───── Raw data ─────
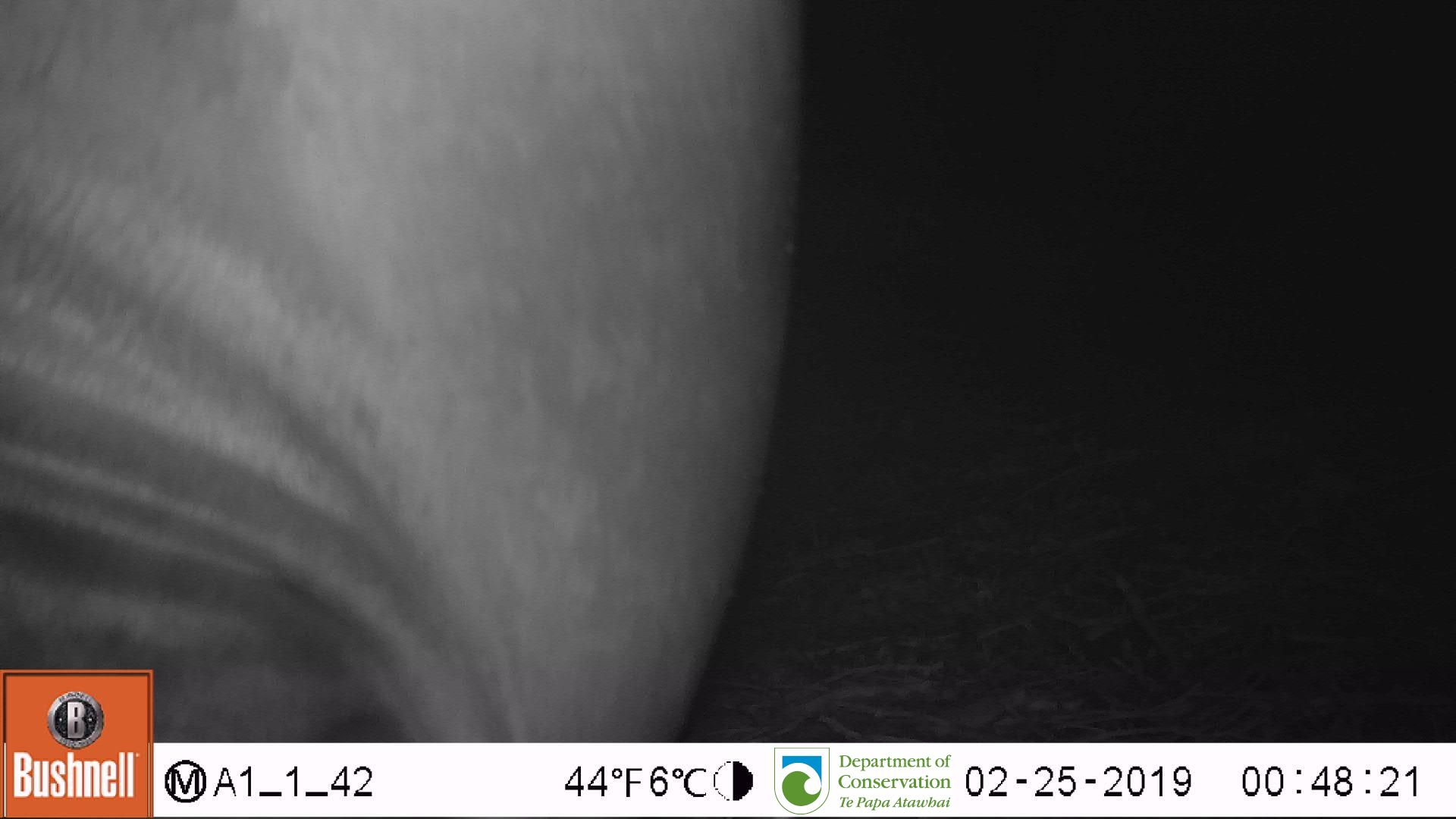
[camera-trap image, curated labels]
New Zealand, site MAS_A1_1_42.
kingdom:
─────
## Work instructions:
Write out the listing above again, exactly, but with no pictures in the copy.

## Written answer:
[camera-trap image, curated labels]
New Zealand, site MAS_A1_1_42.
kingdom:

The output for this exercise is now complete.